Fronting arrangements allow captives to comply with laws, imposed by many states for auto liability and workers compensation insurance, that require insureds to provide evidence of coverage written by an admitted insurer.

The primary purpose of fronting is compliance with insurance regulations. However, an important secondary purpose is to access services such as claims handling and risk control, as well as excess risk transfer capacity, from the fronting insurer in a cost-effective manner.

By utilizing the licensing of the fronting company, the captive insurer does not have to maintain licenses in each of the state(s) where business is written. Another favorable reason for utilizing a fronting company is to enhance the potential to achieve tax-deductibility of premiums paid. By using a fronting company, the insured may be bolstered in its ability to deduct its premium payments for the insurance placed through the fronting company and ultimately through the captive.
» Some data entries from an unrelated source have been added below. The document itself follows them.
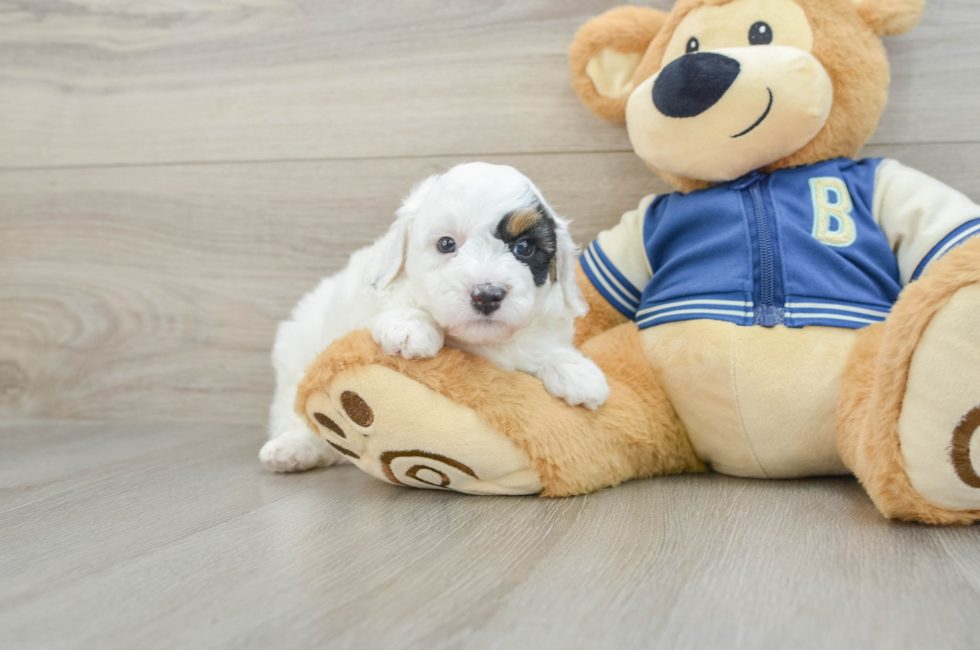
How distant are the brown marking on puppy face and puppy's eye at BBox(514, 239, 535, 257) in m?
0.02

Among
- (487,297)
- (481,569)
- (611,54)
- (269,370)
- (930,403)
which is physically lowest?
(269,370)

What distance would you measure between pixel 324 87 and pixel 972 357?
4.18 feet

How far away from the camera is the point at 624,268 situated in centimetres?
124

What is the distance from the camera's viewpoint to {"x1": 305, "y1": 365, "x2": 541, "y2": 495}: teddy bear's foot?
0.94 meters

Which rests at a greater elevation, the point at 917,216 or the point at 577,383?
the point at 917,216

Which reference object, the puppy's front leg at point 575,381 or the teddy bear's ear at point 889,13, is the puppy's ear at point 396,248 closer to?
the puppy's front leg at point 575,381

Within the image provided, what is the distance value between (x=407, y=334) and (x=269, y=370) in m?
0.81

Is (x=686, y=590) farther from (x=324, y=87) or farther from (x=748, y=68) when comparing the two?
(x=324, y=87)

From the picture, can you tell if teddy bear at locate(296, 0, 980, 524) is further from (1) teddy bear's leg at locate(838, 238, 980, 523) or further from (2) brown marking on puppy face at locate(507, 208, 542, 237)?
(2) brown marking on puppy face at locate(507, 208, 542, 237)

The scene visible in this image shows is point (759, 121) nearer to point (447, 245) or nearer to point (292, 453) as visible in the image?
point (447, 245)

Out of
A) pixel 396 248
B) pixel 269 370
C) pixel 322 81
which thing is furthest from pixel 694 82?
pixel 269 370

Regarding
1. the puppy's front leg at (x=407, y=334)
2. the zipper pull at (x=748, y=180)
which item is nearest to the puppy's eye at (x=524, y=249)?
the puppy's front leg at (x=407, y=334)

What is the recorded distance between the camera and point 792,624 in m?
Result: 0.59

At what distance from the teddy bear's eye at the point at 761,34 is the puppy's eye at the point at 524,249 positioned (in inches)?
19.0
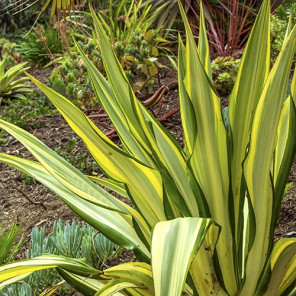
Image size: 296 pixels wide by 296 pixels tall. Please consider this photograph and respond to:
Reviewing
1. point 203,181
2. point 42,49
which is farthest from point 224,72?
point 42,49

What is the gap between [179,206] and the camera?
1352 millimetres

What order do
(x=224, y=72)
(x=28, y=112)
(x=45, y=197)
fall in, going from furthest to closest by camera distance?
1. (x=28, y=112)
2. (x=224, y=72)
3. (x=45, y=197)

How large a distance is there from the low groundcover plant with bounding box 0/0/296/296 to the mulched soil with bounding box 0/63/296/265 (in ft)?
2.20

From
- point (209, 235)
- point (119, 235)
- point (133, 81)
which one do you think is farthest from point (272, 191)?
point (133, 81)

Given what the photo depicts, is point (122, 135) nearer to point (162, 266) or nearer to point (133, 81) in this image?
point (162, 266)

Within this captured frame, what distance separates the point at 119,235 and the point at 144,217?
8 centimetres

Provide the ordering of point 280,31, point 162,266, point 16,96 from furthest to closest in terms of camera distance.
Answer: point 16,96 → point 280,31 → point 162,266

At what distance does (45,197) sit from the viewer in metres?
2.92

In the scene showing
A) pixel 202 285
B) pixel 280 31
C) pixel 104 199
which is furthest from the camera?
pixel 280 31

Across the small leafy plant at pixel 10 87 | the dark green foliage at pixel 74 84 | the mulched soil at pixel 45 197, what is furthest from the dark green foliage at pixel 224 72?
the small leafy plant at pixel 10 87

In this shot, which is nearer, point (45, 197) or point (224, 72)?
point (45, 197)

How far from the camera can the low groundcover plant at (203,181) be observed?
128cm

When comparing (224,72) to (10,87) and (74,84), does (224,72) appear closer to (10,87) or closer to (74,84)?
(74,84)

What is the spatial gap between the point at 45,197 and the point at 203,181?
1.73 meters
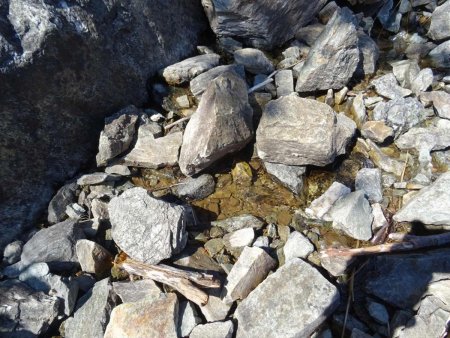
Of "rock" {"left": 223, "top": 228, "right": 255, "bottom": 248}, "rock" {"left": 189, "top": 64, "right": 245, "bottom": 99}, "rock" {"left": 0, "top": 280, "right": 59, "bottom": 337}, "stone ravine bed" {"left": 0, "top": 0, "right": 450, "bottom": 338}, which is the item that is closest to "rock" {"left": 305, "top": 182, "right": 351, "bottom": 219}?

When a licensed insurer issues a policy, it is assuming a primary legal responsibility to pay a covered claim. The risk is then allocated through the fronting/reinsurance transaction, but the primary liability to pay the claim stays with the front. Generally speaking, the insurer cannot escape this primary liability even if the reinsurer (such as a reinsurance captive) that is supposed to be sharing the risk cannot or does not perform. Conversely, if the front fails, the insured may not only lose coverage while forfeiting premiums paid to date but could also even remain liable for future premium obligations to the front.

This article is based on information in Captives and the Management of Risk , Chapter 9.